Hemlock's Diary
20-26 Apr, 2008
Sun, 20 April
I can record that Terminal 5 is an acceptable gateway to the UK for the traveller from Hong Kong.  It is a medium-size, averagely pristine example of 21st Century air transport infrastructure, of the sort found in many parts of East Asia, incongruously set in the midst of the decaying and heaving pile that is Heathrow. 

Several hours to the west is a full and constant reminder of the joys of this country in Springtime.  The temperature is anything you want provided it is within a couple of degrees of freezing point.  Occasional periods of blue sky are ushered through the overcast grey and chilly drizzle by a never-ending icy wind.  In the little big city, the people plod along the streets in woolen hats that have the peculiar property of making their wearers appear more zombie-like than they otherwise would.  The fad for ugly chunky rings on thumbs has not abated, at least among the fairly large proportion of the population who stuff their faces full of greasy crisps and other snacks as they stroll about their glum business.  Everyone else keeps their hands in their pockets. 

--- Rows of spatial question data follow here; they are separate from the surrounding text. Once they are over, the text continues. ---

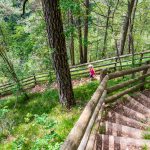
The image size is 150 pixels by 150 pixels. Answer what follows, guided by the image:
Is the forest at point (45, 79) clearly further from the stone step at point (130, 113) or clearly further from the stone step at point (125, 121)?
the stone step at point (125, 121)

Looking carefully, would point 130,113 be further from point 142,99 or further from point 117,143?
point 117,143

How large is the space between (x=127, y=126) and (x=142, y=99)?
2.34 m

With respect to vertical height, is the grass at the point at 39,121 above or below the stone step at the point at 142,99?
below

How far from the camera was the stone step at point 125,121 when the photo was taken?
5.65 m

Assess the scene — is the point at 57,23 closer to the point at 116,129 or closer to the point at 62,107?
the point at 62,107

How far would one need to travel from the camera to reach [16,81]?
13430mm

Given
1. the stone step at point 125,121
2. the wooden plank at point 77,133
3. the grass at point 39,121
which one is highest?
the wooden plank at point 77,133

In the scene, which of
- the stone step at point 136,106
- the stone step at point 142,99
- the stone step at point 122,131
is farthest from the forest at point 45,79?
the stone step at point 122,131

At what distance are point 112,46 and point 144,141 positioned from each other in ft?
102

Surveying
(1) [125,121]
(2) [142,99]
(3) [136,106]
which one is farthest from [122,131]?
(2) [142,99]

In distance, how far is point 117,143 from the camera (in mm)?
4371

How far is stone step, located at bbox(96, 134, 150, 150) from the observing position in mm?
4285

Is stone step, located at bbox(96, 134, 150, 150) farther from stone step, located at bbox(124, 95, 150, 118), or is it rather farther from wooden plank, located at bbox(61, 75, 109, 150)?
stone step, located at bbox(124, 95, 150, 118)

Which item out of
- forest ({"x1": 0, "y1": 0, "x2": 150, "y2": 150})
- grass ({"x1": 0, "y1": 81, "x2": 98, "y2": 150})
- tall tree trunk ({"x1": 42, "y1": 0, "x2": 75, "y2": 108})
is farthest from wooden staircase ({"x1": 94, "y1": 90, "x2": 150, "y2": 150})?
tall tree trunk ({"x1": 42, "y1": 0, "x2": 75, "y2": 108})
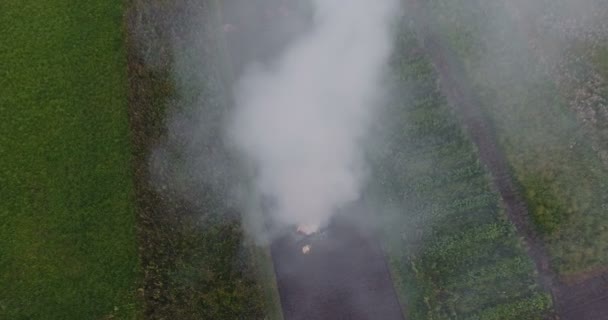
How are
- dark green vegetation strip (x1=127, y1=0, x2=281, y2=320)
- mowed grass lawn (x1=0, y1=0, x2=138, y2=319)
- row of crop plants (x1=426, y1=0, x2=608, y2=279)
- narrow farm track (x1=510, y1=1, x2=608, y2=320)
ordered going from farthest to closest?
mowed grass lawn (x1=0, y1=0, x2=138, y2=319) → row of crop plants (x1=426, y1=0, x2=608, y2=279) → dark green vegetation strip (x1=127, y1=0, x2=281, y2=320) → narrow farm track (x1=510, y1=1, x2=608, y2=320)

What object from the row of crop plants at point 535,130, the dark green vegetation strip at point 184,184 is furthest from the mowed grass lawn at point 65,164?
the row of crop plants at point 535,130

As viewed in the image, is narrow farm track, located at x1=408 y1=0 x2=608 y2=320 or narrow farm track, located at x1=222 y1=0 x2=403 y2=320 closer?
narrow farm track, located at x1=408 y1=0 x2=608 y2=320

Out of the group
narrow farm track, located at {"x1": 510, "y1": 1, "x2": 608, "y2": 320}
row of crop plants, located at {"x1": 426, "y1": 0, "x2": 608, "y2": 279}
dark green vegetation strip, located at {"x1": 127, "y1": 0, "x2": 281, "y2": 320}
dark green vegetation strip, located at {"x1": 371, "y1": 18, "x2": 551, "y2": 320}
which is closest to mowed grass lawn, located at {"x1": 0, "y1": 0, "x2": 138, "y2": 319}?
dark green vegetation strip, located at {"x1": 127, "y1": 0, "x2": 281, "y2": 320}

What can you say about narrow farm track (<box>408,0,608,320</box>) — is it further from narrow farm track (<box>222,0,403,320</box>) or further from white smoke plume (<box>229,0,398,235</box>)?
narrow farm track (<box>222,0,403,320</box>)

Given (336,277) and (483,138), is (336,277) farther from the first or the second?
(483,138)

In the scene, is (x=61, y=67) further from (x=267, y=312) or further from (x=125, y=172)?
(x=267, y=312)

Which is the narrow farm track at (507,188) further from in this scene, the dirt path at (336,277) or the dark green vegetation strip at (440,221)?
the dirt path at (336,277)
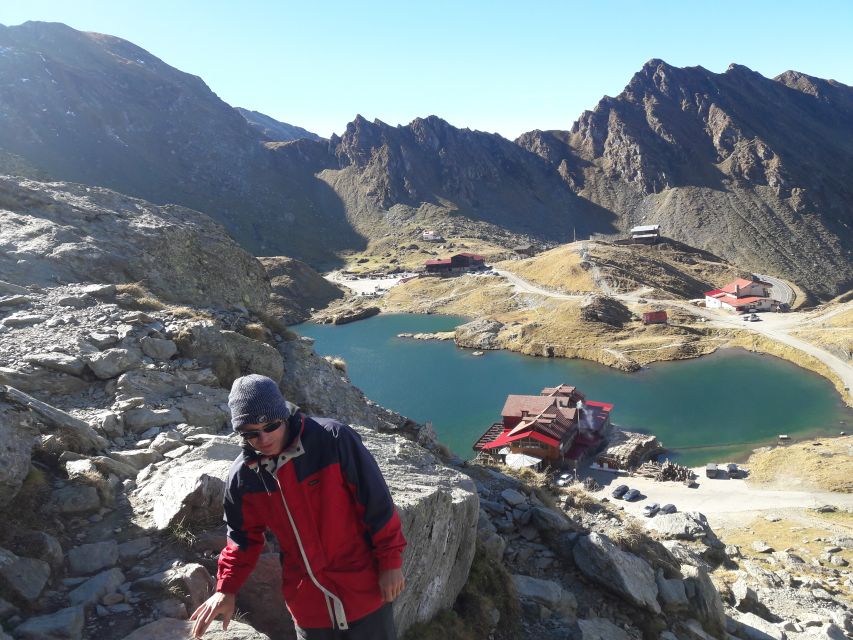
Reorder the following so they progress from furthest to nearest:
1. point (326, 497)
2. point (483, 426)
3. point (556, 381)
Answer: point (556, 381), point (483, 426), point (326, 497)

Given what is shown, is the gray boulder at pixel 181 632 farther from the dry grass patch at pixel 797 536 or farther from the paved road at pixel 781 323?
the paved road at pixel 781 323

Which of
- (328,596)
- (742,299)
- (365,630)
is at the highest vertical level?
(742,299)

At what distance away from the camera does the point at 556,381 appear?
65.9m

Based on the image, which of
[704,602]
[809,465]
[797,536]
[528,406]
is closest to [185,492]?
[704,602]

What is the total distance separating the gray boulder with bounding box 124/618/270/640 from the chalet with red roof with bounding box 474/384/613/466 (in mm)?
36291

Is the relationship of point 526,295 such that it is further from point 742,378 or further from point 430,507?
point 430,507

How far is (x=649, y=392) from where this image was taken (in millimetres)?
59500

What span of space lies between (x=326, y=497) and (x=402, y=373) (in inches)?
2667

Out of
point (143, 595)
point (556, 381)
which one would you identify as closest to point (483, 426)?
point (556, 381)

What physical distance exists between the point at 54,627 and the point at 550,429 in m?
38.2

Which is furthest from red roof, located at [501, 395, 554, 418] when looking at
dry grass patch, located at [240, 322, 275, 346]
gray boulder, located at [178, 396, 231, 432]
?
gray boulder, located at [178, 396, 231, 432]

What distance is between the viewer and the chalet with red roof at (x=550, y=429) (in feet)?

The London-based press warns the public about the Great Dreaded Euro-Whiff of 2008 drifting across the sea towards this green and pleasant land – a foul farmyard odour being generated by swarthy foreign peasants in clogs, or at least their livestock.  The
more erudite media speculate that the mighty Teutonic metals and chemicals industries may also be contributing to this assault on Albion's nostrils.  It doesn't seem to reach as far as the village, where anyway the pungent local aromas of silage, cider production and manure would overpower the continental interloper. 

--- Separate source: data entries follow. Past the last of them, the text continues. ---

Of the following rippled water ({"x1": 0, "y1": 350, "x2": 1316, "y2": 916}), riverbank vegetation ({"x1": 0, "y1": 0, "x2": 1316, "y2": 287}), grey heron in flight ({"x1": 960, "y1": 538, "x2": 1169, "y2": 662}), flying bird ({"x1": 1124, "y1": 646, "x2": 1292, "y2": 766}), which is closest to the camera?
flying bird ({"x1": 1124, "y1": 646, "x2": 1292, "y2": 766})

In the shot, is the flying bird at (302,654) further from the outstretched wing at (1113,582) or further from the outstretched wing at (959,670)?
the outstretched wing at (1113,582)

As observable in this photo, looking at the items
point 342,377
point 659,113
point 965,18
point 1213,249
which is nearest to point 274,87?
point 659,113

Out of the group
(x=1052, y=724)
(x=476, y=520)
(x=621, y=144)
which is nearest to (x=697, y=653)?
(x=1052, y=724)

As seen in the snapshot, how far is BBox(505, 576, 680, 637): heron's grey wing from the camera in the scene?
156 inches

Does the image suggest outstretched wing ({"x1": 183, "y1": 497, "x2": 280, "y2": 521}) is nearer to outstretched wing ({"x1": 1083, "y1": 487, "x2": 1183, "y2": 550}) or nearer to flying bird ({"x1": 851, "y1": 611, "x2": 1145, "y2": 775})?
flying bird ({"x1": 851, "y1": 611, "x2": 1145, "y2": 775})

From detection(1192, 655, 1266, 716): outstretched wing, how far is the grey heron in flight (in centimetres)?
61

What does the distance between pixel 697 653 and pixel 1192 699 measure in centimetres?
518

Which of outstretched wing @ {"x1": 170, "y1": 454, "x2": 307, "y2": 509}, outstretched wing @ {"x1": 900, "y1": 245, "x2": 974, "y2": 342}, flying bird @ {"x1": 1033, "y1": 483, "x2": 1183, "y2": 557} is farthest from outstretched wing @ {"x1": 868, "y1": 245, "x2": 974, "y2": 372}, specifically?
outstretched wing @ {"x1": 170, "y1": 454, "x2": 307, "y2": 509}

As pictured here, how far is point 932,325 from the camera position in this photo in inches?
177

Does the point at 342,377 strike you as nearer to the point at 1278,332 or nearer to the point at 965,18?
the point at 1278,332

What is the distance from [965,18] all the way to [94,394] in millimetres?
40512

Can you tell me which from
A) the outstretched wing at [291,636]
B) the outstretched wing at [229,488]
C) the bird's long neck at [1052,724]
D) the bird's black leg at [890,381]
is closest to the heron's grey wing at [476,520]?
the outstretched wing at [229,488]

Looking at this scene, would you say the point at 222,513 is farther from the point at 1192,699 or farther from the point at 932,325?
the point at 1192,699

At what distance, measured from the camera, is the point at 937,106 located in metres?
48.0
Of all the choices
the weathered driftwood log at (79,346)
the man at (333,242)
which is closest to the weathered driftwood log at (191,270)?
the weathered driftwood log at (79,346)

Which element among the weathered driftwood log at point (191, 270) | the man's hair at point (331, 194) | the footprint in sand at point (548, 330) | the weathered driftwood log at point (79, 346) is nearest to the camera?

The big excitement in this little community today is a children's party in the church hall.  At one stage in the proceedings a parent displays his deeply held and already well-known convictions and his determination to shape his offspring accordingly.  “No, Tarquin!” the man suddenly shrieks across the room as if his three-year-old son is about to stick a finger into a power socket.  The father leaps over and snatches a small hot dog from the petrified child's hand.  The kid bursts into tears.  The father turns to the dozen or so stunned adult onlookers.  “Tarquin doesn't eat meat!” he exclaims.  Tarquin goes into a tantrum, wailing and thumping the floor and pointing at other toddlers chewing their pork-laced little morsels.  His dad, posessed by the total righteousness of his behaviour, holds up the offending item.  “He obviously confused it with the vegetarian sausages we have at home.”

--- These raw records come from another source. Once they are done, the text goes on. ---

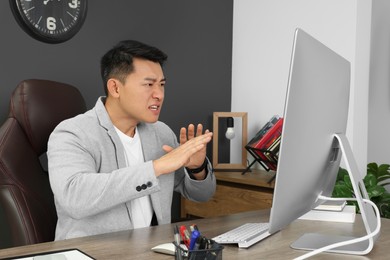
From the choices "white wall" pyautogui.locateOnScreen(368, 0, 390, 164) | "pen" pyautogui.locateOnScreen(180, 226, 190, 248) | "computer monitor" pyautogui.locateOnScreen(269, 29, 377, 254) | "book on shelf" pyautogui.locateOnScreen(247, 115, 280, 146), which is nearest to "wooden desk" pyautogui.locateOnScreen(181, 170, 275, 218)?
"book on shelf" pyautogui.locateOnScreen(247, 115, 280, 146)

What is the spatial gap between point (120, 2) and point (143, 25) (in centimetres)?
20

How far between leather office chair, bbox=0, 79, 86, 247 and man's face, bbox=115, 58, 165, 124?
253 millimetres

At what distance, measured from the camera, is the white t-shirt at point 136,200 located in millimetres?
1826

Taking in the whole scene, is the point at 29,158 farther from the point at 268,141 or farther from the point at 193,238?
the point at 268,141

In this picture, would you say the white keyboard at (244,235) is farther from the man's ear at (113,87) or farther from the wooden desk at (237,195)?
the wooden desk at (237,195)

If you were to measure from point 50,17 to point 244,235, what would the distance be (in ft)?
5.73

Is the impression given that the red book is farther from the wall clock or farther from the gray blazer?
the wall clock

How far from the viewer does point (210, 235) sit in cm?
137

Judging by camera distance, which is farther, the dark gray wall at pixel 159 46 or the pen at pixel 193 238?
the dark gray wall at pixel 159 46

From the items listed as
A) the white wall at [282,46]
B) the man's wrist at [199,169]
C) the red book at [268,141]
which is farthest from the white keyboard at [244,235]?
the white wall at [282,46]

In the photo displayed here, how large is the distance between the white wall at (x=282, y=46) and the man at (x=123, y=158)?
1305 millimetres

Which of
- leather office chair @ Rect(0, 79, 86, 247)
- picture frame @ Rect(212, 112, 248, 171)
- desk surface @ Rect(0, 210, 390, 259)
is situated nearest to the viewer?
desk surface @ Rect(0, 210, 390, 259)

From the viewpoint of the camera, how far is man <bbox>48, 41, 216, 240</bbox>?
1489 millimetres

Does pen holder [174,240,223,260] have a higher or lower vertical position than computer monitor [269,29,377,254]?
lower
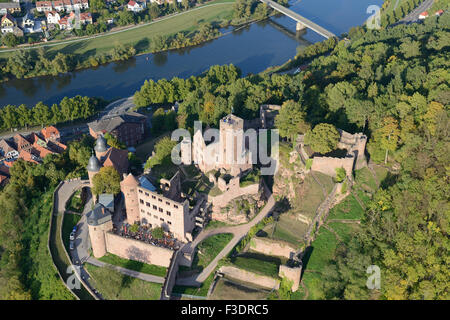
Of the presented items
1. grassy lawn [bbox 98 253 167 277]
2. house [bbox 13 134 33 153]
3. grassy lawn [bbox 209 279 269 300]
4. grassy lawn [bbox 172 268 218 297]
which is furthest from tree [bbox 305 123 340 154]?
house [bbox 13 134 33 153]

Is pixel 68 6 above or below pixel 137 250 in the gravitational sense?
above

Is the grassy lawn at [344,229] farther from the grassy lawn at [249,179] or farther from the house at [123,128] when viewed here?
the house at [123,128]

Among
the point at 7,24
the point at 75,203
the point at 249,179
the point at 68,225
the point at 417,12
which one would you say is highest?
the point at 7,24

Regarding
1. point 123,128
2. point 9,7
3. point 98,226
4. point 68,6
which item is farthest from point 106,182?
point 9,7

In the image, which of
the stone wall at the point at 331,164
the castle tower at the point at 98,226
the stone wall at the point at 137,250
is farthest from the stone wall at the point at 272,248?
the castle tower at the point at 98,226

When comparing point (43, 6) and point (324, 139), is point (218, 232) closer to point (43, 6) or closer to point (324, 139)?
point (324, 139)

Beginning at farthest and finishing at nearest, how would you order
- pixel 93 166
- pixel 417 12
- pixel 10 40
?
pixel 417 12
pixel 10 40
pixel 93 166

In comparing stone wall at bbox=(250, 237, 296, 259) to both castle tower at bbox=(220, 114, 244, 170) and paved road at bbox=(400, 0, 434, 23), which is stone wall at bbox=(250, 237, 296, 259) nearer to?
castle tower at bbox=(220, 114, 244, 170)

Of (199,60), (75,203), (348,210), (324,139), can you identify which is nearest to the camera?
(348,210)

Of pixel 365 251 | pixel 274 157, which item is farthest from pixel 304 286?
pixel 274 157
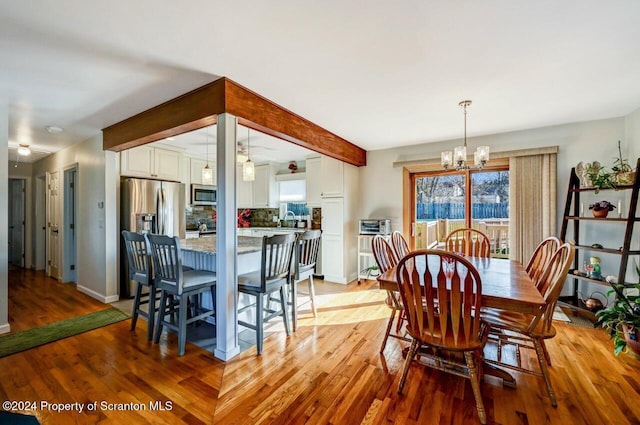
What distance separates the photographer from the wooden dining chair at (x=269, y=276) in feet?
7.67

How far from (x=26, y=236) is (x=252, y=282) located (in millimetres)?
6197

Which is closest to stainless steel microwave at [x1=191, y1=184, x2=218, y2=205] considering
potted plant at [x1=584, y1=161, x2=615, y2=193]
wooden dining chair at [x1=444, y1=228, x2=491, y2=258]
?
wooden dining chair at [x1=444, y1=228, x2=491, y2=258]

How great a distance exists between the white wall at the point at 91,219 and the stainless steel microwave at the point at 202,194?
4.64 ft

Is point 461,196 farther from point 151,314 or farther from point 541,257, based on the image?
point 151,314

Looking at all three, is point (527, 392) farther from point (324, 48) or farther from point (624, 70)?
point (324, 48)

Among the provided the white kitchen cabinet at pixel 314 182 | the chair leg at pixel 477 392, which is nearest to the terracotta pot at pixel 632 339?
the chair leg at pixel 477 392

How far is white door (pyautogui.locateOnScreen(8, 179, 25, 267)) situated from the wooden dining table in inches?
297

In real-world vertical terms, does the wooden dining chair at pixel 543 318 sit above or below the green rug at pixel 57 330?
above

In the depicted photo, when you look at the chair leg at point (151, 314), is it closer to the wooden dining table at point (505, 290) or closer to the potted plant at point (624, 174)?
the wooden dining table at point (505, 290)

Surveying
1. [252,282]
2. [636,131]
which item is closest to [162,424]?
[252,282]

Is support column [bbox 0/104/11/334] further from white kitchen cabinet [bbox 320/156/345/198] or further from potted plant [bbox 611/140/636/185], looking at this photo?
potted plant [bbox 611/140/636/185]

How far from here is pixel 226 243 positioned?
224cm

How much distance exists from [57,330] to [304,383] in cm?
266

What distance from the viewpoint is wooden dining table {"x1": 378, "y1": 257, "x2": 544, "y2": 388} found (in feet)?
5.35
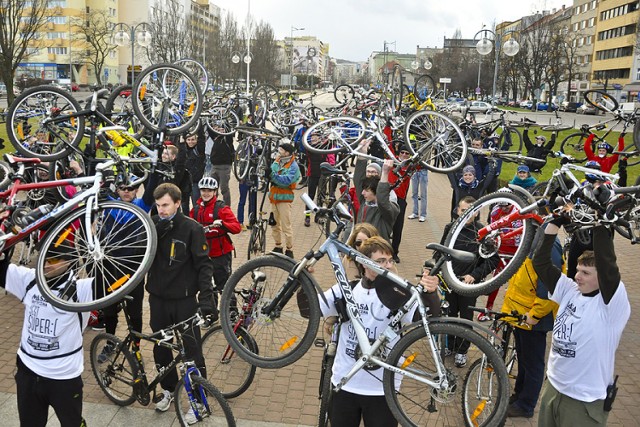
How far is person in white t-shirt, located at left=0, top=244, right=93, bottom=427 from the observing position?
4.12 metres

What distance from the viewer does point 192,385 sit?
4.70m

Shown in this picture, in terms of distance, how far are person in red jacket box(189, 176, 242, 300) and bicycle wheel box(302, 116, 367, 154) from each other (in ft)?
6.27

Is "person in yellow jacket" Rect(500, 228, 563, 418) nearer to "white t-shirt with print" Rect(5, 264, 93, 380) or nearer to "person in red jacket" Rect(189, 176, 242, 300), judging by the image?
"person in red jacket" Rect(189, 176, 242, 300)

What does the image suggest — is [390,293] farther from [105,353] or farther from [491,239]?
[105,353]

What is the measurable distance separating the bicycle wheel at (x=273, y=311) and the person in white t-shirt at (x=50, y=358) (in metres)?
1.18

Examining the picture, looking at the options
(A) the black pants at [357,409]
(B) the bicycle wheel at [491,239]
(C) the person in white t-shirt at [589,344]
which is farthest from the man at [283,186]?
(C) the person in white t-shirt at [589,344]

At Stonegallows Hall, plans for my father's funeral have been finalized.  On hearing that it would be a humanist affair, I assumed it would be brief, informal and without such baubles as a grandiose coffin and extravagant wreaths.  I pictured a simple consignment to the earth in a pleasant and unmarked spot, the body perhaps tied in a plain cotton shroud, with some acorns thrown in as the grave is filled with the last few inches of soil.  Provided no druids turned up, that would have satisfied the old man's atheism and dislike of fuss and ritual, and mildly offended all the right people currently organizing masses to be said for him on both sides of the Atlantic for the repose of his soul.   As it happens, survivors have ordered shiny casket, flowers, pall bearers – the full works.  The standard Christian ceremony with God carefully teased out.  It is for people who say they don't want, need or believe in something, but deep down they really do.  In this respect – and I am absolutely positive there is no other – it can perhaps be likened to a vegetarian sausage.
Thurs, 24 April
“This is a Humanist funeral,” intones the black-haired, pale-skinned woman from behind the lectern in the funeral hall.  She gazes over the congregation with wide eyes and a smile that isn't as reassuring as it is obviously intended to be.  “Humanists do not believe in an afterlife,” she adds gently, if a touch condescendingly.  During the next 45 minutes she reads out a brief life history, a medley of reminiscences (partly humorous) and a favourite poem (AE Houseman), interspersed with some passages of recorded music (Elgar, Bernstein and Strauss – all of which would have been indistinguishable to my father's decidedly unmusical ears). 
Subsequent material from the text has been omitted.